(Collected data)
- Opening Delimiter -

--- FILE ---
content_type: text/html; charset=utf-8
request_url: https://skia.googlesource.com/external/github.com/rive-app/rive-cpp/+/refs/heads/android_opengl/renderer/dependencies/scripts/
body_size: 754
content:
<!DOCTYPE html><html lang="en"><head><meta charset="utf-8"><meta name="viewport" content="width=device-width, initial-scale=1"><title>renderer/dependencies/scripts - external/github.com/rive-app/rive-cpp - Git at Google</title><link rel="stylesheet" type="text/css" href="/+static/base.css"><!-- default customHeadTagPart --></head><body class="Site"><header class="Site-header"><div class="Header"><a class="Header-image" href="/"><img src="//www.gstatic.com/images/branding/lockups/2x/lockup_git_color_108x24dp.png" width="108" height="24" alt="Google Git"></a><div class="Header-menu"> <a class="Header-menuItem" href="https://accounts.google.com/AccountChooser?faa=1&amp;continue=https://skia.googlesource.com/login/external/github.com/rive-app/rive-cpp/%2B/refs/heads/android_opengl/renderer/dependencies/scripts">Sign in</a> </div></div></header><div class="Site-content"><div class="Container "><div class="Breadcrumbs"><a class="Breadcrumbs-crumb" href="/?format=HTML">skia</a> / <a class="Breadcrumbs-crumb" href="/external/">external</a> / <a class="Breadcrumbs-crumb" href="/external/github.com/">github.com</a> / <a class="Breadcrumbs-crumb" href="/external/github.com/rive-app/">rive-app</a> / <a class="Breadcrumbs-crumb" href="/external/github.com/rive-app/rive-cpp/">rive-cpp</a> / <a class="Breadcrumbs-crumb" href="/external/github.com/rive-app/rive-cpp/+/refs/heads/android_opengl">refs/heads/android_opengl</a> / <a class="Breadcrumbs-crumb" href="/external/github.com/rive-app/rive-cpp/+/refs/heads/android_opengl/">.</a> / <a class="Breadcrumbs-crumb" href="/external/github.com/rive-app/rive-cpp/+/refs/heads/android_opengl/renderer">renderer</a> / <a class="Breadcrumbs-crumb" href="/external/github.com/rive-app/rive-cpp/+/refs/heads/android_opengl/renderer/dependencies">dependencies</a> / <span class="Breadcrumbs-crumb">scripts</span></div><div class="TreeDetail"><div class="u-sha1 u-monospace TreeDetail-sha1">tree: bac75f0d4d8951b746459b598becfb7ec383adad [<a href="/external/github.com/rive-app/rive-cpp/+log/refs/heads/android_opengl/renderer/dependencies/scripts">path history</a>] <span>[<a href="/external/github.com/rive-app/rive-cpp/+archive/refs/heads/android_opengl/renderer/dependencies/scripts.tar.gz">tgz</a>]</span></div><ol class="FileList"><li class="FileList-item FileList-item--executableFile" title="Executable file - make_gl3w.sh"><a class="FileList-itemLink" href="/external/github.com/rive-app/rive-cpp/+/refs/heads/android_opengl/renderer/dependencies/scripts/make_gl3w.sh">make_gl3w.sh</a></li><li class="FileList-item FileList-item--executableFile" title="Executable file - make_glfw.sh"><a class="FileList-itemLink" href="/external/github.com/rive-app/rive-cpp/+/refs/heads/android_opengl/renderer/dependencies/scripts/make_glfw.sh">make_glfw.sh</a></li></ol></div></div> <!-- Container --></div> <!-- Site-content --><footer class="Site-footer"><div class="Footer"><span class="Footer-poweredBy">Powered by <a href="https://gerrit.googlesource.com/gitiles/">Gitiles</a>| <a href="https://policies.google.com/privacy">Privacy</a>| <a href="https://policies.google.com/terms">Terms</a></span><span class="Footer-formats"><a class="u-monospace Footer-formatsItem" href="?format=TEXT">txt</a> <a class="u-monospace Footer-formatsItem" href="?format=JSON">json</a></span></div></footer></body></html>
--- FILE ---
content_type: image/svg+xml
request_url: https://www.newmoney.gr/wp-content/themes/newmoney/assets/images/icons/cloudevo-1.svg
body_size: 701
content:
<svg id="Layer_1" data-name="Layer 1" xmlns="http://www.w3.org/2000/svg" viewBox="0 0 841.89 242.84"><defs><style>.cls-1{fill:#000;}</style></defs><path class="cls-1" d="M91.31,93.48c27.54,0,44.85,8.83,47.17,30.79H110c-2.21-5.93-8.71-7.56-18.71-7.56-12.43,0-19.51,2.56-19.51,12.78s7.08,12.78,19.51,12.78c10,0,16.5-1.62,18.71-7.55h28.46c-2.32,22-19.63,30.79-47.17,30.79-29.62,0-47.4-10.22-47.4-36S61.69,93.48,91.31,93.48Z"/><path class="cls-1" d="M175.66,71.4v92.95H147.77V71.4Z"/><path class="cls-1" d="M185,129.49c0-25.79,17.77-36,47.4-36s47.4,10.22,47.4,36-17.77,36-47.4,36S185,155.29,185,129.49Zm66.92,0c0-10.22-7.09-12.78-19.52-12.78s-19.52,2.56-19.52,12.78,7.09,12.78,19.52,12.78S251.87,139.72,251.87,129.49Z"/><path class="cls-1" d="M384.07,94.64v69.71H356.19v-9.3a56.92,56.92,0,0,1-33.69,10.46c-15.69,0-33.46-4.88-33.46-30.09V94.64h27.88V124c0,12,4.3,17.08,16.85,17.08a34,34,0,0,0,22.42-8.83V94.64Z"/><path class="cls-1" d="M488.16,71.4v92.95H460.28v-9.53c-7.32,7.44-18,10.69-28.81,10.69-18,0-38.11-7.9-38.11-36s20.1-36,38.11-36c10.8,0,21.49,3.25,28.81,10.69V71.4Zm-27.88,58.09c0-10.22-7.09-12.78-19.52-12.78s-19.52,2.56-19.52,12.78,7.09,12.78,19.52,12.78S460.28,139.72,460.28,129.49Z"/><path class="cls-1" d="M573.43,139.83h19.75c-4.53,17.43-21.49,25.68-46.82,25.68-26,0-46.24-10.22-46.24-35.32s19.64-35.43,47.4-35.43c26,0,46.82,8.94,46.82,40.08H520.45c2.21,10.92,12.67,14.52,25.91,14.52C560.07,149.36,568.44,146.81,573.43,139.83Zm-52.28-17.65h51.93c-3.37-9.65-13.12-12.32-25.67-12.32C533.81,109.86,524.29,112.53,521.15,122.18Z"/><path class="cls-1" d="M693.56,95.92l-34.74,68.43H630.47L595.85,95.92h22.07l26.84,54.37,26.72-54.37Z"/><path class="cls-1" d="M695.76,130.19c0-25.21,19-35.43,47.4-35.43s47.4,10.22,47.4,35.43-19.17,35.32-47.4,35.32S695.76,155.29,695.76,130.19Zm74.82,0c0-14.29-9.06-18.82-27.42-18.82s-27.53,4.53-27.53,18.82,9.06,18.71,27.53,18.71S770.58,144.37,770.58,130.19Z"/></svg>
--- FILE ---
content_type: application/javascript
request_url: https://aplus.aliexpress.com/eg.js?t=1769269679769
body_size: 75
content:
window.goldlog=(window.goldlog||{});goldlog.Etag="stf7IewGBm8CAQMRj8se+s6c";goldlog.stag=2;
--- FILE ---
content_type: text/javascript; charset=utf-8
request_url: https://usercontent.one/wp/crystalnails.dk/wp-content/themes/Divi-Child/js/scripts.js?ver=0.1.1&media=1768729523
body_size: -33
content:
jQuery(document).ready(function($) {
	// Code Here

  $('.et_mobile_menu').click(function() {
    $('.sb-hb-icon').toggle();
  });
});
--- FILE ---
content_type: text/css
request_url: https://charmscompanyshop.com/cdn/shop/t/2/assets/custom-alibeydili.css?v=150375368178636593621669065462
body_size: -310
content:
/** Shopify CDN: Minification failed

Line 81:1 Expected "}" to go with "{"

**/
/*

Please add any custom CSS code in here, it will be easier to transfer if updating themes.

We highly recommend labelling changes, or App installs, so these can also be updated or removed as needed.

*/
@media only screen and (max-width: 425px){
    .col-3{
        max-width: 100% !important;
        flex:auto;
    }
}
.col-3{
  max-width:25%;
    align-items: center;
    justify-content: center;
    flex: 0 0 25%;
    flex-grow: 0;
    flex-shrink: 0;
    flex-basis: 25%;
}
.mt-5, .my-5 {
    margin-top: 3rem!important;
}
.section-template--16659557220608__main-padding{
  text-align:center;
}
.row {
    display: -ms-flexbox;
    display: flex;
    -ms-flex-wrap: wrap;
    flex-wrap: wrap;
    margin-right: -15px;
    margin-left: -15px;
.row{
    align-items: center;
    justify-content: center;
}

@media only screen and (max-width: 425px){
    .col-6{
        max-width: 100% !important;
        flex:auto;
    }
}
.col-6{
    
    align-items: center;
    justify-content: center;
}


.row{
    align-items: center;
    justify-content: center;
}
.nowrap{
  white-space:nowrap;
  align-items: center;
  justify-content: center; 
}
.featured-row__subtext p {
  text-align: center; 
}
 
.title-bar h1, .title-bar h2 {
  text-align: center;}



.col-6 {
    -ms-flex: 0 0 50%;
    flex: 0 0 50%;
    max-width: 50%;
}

- Closing Delimiter -

Set down only the lines above that fall between the line holding "body_size: -310" and the line holding "white-space:nowrap;", inclusive, keeping each exact.

■ **Task response**
body_size: -310
content:
/** Shopify CDN: Minification failed

Line 81:1 Expected "}" to go with "{"

**/
/*

Please add any custom CSS code in here, it will be easier to transfer if updating themes.

We highly recommend labelling changes, or App installs, so these can also be updated or removed as needed.

*/
@media only screen and (max-width: 425px){
    .col-3{
        max-width: 100% !important;
        flex:auto;
    }
}
.col-3{
  max-width:25%;
    align-items: center;
    justify-content: center;
    flex: 0 0 25%;
    flex-grow: 0;
    flex-shrink: 0;
    flex-basis: 25%;
}
.mt-5, .my-5 {
    margin-top: 3rem!important;
}
.section-template--16659557220608__main-padding{
  text-align:center;
}
.row {
    display: -ms-flexbox;
    display: flex;
    -ms-flex-wrap: wrap;
    flex-wrap: wrap;
    margin-right: -15px;
    margin-left: -15px;
.row{
    align-items: center;
    justify-content: center;
}

@media only screen and (max-width: 425px){
    .col-6{
        max-width: 100% !important;
        flex:auto;
    }
}
.col-6{
    
    align-items: center;
    justify-content: center;
}


.row{
    align-items: center;
    justify-content: center;
}
.nowrap{
  white-space:nowrap;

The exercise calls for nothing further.